“Perahu Retak”
aslinya adalah judul sebuah lakon teater di awal 1980-an yang berkisah tentang sejarah Nusantara pada
awal abad ke 15. Inti kandungannya
adalah kegagalan bangsa (yang pernah sangat besar) Nusantara untuk menemukan
kepribadian sosialnya sesudah punahnya kekuasaan besar Kerajaan Majapahit.
Kepribadian sosial bisa direntang ke hamparan konteks yang
lebih luas. Misalnya, ideologi sosial, suatu landasan filosofis yang menentukan
bagaimana sebuah bangsa mengambil keputusan di dalam membangun kerajaan atau
(sekarang) negara dengan segala perangkatnya, dari konstitusi, hukum, persambungan
sosial-budaya, strategi sejarah, sistem perekonomian, hingga karakter
kemanusiaan di dalam membangun atau memelihara kebudayaan, serta yang lebih
besar: peradaban.

Tugas 1 ->
Jawablah pertanyaan berikut berdasarkan teks sumber.
(a) Apa asal mula "Perahu Retak"?
(b) Kekuasaan kerajaan mana yang disebut telah punah?
(c) Apa yang disebut sebagai hal yang lebih besar pada akhir teks?

Entri latihan ->
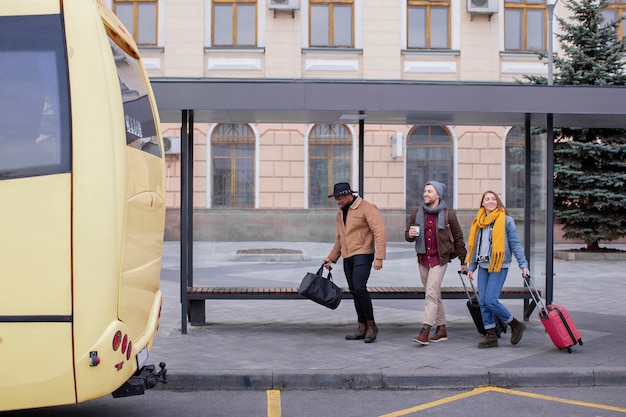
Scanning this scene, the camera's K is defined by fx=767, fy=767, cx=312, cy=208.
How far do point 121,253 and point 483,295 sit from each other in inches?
179

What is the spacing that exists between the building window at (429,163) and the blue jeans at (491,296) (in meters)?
1.86

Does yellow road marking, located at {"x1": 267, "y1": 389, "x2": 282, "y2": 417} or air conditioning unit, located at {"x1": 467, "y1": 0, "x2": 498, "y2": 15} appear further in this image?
air conditioning unit, located at {"x1": 467, "y1": 0, "x2": 498, "y2": 15}

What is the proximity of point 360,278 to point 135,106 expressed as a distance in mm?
3757

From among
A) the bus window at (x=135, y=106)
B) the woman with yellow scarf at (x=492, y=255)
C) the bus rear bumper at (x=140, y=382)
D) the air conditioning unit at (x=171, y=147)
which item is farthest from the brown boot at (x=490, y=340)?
the air conditioning unit at (x=171, y=147)

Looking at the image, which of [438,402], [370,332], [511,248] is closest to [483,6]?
[511,248]

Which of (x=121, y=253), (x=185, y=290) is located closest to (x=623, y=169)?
(x=185, y=290)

Tugas 2 -> Ubah entri mulai dari baris yang memuat "Does yellow road" sampai akhir entri dengan mengganti "brown boot" menjadi "black boot". Tuliskan hanya bagian itu dan biarkan selebihnya tetap sama.

Jawaban yang diharapkan 1 ->
(a) Judul sebuah lakon teater di awal 1980-an tentang sejarah Nusantara pada awal abad ke-15.
(b) Kerajaan Majapahit.
(c) Peradaban.

Jawaban yang diharapkan 2 ->
Does yellow road marking, located at {"x1": 267, "y1": 389, "x2": 282, "y2": 417} or air conditioning unit, located at {"x1": 467, "y1": 0, "x2": 498, "y2": 15} appear further in this image?
air conditioning unit, located at {"x1": 467, "y1": 0, "x2": 498, "y2": 15}

What is the proximity of point 360,278 to point 135,106 expressed as a distance in mm?
3757

From among
A) the bus window at (x=135, y=106)
B) the woman with yellow scarf at (x=492, y=255)
C) the bus rear bumper at (x=140, y=382)
D) the air conditioning unit at (x=171, y=147)
which item is farthest from the black boot at (x=490, y=340)?
the air conditioning unit at (x=171, y=147)

Looking at the image, which of [438,402], [370,332], [511,248] is closest to [483,6]?
[511,248]

Which of (x=121, y=253), (x=185, y=290) is located closest to (x=623, y=169)?
(x=185, y=290)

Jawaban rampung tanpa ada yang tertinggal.